» TESTO DI PARTENZA:
>>>
Pubblicato il 17 aprile 2013 da Giammario Di Risio


Intervista a Francesco Raganato il regista di Tsunami Tour

Il corpo e il racconto. Da questi due elementi, canoni parte il nostro viaggio nella poetica del regista pugliese Francesco Raganato e del suo documentario Tsunami Tour. Vi accorgerete presto che il confronto, nonostante lo spettro di Beppe Grillo e il focus sulla campagna elettorale del Movimento 5 Stelle, strizza l’occhio principalmente al linguaggio della macchina da presa. Raganato è uomo del Sud, orientato a uno gnosticismo in cui tutto deve essere fagocitato dalla curiosità, e allora eccolo il racconto dell’esperienza di un comico, fattosi “megafono”, che gira per l’Italia con il suo camper e sfrutta la carta vincente dei sensi, dal tatto al suono. Non è un Dio, tuttavia, come per la religione cristiana, accende la speranza di una parte d’Italia e, nell’occhio del regista e nella penna degli autori Chiara Burtolo e Gianluca Santoro, diventa mito di salvezza, forza corporale e visiva che sin dal prologo informa sulle vie per superare la crisi economica e sociale. Un uomo nella storia italiana che strumentalizziamo anche per comprendere la poetica di questo regista, capace di fondere nelle sue opere realismo e onirismo, superstizione e razionalità, estetica patinata e tessuto autoriale. Tsunami Tour più che essere un documentario che racconta la costruzione di una dottrina politica, è l’indagine su un corpo che ha deciso di esercitare potere.

A mio avviso il tuo documentario è caratterizzato da tre stili differenti che si inframmezzano via via durante la narrazione. Il primo riguarda le sequenze dei comizi, in cui abbiamo un’immagine patinata, da “videoclip”, con l’abuso della tecnica dello sfocamento.
<<<
» RIGHE ARCHIVIATE:
>>>
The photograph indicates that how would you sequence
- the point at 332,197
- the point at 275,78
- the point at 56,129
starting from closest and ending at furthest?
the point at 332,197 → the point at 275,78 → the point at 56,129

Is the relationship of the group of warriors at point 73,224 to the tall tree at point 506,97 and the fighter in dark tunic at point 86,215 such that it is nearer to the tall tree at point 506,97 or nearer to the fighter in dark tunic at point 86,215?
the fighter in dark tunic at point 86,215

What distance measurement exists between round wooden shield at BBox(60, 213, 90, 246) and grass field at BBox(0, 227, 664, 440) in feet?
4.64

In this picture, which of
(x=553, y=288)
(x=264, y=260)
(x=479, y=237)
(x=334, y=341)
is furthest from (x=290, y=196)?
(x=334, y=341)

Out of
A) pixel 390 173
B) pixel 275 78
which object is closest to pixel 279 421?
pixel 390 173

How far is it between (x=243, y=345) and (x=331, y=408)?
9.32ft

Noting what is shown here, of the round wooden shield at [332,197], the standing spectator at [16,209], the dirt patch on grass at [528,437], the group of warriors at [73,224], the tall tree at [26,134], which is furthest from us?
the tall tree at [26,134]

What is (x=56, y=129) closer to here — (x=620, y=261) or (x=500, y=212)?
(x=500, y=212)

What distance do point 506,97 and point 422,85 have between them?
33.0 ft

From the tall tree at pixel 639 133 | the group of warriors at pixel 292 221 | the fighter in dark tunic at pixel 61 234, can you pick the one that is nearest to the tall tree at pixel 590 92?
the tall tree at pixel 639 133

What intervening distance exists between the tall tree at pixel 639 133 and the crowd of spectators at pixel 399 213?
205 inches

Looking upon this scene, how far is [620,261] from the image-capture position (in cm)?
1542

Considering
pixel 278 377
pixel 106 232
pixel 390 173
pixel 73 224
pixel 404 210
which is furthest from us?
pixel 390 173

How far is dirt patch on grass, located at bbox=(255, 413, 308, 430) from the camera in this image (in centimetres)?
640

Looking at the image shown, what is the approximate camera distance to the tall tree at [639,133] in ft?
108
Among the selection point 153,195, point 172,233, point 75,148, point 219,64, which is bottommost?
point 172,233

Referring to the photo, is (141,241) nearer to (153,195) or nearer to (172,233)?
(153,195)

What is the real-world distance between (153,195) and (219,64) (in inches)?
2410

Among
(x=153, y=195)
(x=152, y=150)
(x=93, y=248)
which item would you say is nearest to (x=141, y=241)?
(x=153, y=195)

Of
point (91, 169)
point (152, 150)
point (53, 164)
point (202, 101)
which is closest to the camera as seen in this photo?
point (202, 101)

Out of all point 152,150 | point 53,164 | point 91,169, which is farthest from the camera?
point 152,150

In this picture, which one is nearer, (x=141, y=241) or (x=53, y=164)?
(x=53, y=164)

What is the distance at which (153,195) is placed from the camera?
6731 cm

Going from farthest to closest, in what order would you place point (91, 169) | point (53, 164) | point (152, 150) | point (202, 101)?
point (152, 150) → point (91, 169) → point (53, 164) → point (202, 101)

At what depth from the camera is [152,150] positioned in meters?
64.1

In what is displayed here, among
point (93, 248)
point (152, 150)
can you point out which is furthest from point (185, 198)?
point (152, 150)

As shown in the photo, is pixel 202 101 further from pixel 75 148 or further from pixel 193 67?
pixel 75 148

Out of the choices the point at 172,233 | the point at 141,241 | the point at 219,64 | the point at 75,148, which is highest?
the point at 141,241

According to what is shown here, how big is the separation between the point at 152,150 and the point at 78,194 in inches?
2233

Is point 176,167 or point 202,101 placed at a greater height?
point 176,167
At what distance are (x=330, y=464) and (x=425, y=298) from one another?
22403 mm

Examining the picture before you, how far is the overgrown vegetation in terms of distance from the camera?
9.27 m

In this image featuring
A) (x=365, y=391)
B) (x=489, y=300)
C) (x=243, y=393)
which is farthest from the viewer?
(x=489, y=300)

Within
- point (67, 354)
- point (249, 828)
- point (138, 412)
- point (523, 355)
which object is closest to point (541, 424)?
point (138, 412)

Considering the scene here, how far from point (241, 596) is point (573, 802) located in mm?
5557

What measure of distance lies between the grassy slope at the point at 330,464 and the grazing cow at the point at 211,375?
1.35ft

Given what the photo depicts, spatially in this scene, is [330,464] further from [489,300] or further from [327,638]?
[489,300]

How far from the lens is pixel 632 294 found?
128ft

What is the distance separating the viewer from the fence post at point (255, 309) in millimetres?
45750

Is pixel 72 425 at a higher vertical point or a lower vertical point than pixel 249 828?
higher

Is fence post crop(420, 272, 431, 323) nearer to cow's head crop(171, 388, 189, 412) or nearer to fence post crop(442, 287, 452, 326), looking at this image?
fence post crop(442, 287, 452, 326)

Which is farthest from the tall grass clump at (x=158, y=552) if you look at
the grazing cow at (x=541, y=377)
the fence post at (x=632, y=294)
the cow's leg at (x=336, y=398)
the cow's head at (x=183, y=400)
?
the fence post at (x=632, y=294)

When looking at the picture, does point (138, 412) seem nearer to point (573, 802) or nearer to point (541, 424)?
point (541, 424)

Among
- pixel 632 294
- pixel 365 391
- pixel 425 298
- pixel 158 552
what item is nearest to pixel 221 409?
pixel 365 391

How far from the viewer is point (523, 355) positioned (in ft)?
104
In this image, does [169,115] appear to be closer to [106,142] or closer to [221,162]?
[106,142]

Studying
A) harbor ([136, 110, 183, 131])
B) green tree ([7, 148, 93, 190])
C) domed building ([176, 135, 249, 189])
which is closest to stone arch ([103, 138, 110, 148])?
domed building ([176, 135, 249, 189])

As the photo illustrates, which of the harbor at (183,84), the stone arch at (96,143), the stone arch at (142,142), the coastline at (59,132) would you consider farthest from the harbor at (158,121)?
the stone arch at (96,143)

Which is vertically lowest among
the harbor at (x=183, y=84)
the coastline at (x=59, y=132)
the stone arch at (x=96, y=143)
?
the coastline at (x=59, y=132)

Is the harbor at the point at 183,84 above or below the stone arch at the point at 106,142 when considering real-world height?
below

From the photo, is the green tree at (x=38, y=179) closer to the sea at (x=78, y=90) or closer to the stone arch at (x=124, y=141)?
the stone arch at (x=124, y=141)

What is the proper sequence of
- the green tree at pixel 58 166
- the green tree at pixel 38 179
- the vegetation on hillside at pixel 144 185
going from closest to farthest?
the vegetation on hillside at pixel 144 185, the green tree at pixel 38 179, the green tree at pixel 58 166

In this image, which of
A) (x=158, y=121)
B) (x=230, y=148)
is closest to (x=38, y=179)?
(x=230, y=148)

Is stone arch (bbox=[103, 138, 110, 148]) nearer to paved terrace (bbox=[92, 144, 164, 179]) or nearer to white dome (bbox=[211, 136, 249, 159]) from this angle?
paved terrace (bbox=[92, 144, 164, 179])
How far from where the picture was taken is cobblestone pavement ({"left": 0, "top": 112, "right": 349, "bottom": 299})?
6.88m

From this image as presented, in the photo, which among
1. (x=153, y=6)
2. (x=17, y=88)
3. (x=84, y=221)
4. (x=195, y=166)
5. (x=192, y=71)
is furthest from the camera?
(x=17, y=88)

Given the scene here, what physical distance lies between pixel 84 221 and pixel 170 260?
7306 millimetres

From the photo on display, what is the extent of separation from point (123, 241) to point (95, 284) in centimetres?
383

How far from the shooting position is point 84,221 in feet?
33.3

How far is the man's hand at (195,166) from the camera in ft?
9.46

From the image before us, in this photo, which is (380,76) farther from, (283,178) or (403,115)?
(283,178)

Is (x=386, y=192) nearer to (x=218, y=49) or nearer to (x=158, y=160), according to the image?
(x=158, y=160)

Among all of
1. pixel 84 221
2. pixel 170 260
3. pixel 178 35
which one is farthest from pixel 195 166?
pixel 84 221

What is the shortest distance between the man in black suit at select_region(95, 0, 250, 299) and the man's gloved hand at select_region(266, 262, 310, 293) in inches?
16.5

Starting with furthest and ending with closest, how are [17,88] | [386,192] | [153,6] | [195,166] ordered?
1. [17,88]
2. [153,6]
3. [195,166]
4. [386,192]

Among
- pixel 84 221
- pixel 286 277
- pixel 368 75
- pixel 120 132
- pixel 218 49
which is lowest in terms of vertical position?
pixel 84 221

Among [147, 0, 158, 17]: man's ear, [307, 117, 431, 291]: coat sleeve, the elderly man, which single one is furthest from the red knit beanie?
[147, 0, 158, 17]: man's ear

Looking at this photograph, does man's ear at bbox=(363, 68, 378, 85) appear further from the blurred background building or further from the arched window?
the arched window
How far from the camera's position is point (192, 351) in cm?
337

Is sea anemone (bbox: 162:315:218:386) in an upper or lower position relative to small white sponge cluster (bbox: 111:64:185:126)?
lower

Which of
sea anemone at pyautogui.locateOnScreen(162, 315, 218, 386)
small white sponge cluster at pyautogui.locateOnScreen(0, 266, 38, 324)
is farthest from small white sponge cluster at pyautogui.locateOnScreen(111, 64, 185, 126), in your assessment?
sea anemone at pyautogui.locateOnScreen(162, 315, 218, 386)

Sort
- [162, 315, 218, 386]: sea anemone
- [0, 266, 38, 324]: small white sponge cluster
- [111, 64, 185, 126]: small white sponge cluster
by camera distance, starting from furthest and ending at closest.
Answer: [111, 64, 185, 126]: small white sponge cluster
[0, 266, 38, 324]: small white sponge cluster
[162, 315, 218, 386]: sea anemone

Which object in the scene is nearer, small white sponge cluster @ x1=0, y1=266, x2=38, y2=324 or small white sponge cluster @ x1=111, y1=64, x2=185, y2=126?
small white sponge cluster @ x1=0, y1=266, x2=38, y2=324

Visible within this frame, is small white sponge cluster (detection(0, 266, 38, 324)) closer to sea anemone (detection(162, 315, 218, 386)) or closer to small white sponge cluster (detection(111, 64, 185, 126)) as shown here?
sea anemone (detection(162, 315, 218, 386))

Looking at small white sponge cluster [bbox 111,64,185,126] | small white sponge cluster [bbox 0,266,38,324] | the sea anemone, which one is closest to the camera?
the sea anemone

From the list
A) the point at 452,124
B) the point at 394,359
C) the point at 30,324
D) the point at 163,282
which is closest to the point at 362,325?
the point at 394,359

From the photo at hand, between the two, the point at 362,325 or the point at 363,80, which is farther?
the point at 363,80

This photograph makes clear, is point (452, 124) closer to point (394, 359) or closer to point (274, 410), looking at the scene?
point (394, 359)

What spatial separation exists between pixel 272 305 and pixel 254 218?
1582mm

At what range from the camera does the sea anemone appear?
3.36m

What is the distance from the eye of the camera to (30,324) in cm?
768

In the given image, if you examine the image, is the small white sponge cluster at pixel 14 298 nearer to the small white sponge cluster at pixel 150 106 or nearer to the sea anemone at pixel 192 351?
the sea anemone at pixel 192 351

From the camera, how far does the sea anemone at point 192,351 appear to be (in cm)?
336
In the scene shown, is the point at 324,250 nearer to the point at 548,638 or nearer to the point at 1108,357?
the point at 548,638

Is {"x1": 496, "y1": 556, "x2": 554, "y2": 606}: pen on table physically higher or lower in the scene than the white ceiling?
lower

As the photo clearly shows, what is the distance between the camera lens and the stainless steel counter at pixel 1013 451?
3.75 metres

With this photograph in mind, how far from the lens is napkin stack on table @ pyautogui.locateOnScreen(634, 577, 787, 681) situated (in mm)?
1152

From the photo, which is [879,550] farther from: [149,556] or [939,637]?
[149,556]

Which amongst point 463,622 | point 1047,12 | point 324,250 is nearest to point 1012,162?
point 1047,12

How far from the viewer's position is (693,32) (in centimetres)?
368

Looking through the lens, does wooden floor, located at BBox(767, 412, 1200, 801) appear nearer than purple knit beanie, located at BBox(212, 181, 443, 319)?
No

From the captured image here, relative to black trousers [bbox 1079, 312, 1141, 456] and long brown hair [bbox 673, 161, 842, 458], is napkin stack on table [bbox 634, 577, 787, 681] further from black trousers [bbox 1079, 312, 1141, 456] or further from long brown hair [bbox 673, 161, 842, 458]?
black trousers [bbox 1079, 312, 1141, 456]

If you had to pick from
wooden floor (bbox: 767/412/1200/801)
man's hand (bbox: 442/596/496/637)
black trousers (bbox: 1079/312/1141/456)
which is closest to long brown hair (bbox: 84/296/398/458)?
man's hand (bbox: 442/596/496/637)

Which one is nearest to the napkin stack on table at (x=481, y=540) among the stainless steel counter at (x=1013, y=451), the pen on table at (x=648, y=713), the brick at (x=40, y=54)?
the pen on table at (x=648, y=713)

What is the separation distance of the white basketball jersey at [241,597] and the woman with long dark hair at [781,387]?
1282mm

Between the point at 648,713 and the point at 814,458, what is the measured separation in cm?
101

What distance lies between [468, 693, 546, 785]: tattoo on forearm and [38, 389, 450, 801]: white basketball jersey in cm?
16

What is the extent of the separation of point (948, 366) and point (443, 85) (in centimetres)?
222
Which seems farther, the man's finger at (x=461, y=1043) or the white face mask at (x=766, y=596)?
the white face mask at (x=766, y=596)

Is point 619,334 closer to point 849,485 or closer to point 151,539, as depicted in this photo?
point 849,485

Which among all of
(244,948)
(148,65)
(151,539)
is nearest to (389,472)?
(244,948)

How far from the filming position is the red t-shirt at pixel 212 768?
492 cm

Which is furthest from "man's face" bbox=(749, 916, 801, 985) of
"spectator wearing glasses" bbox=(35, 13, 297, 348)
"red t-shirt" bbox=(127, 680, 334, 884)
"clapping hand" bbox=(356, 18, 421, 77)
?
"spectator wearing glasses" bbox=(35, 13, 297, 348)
<<<
» PROBLEMA BREVE A:
Nell'intervista a Francesco Raganato, a quale scopo viene usata la figura di Beppe Grillo? Rispondi con una, due o tre frasi.
» PROBLEMA BREVE B:
Prosegui l'intervista a Francesco Raganato dopo l'ultima frase riportata.
Qui le righe non hanno alcun ruolo.

» ESITO DEL COMPITO A:
La figura di Beppe Grillo viene usata anche per comprendere la poetica di Raganato. È un regista capace di fondere nelle sue opere realismo e onirismo, superstizione e razionalità, estetica patinata e tessuto autoriale.

» ESITO DEL COMPITO B:
Partendo dal fatto che il riferimento estetico di tutto il film è il corpo di Grillo, la sua fisicità utilizzata come vettore, mi interessava molto svuotare questa figura tonante. Si parte con le piazze semivuote, con un Grillo all’ennesima potenza visiva e dialettica, e si arriva alla piazza gremita di gente a San Giovanni a Roma, il giorno prima delle elezioni, dove vediamo il protagonista sfatto, completamente annientato. Lo stile patinato di cui parli è il materiale che avevamo in comune con le televisioni, i telegiornali: la parte pubblica per intenderci. Abbiamo utilizzato aperture di diaframma molto basse, cercando di staccare Grillo dal fondo e giocare con i fuori fuoco per distanziarci dal linguaggio televisivo. È una parte molto “clipparola” indubbiamente, ma nel momento in cui il corpo va fuori fuoco lo spettatore si aggancia al protagonista anche mediante i suoni, i rumori. Abbiamo dovuto far slittare le immagini che l’opinione pubblica già aveva fatto conoscere all’interno di questo espediente anche per mantenere attenzione.

Il secondo prende in esame i paesaggi, con i dolly, i totali e i campi lunghi, in cui emerge uno stile più asciutto, autoriale atto a svelare il tuo occhio intimo.

Il dolly che sale mi serve a riflettere un po’, a digerire le altre parti in cui è Grillo il vettore dello spazio. Il film si apre con un dolly laterale e uno a salire, e sono d’accordo che qui parliamo di un versante più autoriale, infatti devo ringraziare il produttore Andrea Patierno che mi ha dato la possibilità anche di significare con le pause, i movimenti di macchina lenti, le istantanee.

Nel terzo, di fatto, parliamo delle riprese nel camper e nei vari alberghi, ristoranti che presentano uno stile opaco, con le immagini sgranate. Per quale motivo?

Per questo terzo stile mi piacerebbe, come per gli altri due, trovare una chiave di lettura estetica, formale ma, ahimè, devo confessarti che c’è stato un furto! Qualcuno ci ha rubato la macchina ad alta definizione e, per quelle scene, abbiamo dovuto inesorabilmente ripiegare su altro, con un inevitabile abbassamento della qualità dell’immagine.

Rimaniamo su questa struttura a tre e prendiamo in esame la messinscena. Nel primo stile Grillo con la sua stazza, corpo sembra fagocitarci ed è sempre inquadrato dal basso.

Abbiamo la prospettiva del santo, così evidente nelle processioni sacre del sud Italia. Il “nostro” Grillo che parla mi riporta al concetto di esaltazione del capo e mi vengono in mente i documentari di Leni Riefenstahl.

E infatti proprio lì volevo andare a parare. Nel Novecento, con il genere documentario, abbiamo la propaganda, se pensiamo alla Riefenstahl, all’Istituto Luce, o il taglio ideologico, con Godard e via discorrendo. Le prospettive di questo genere nel ventunesimo secolo?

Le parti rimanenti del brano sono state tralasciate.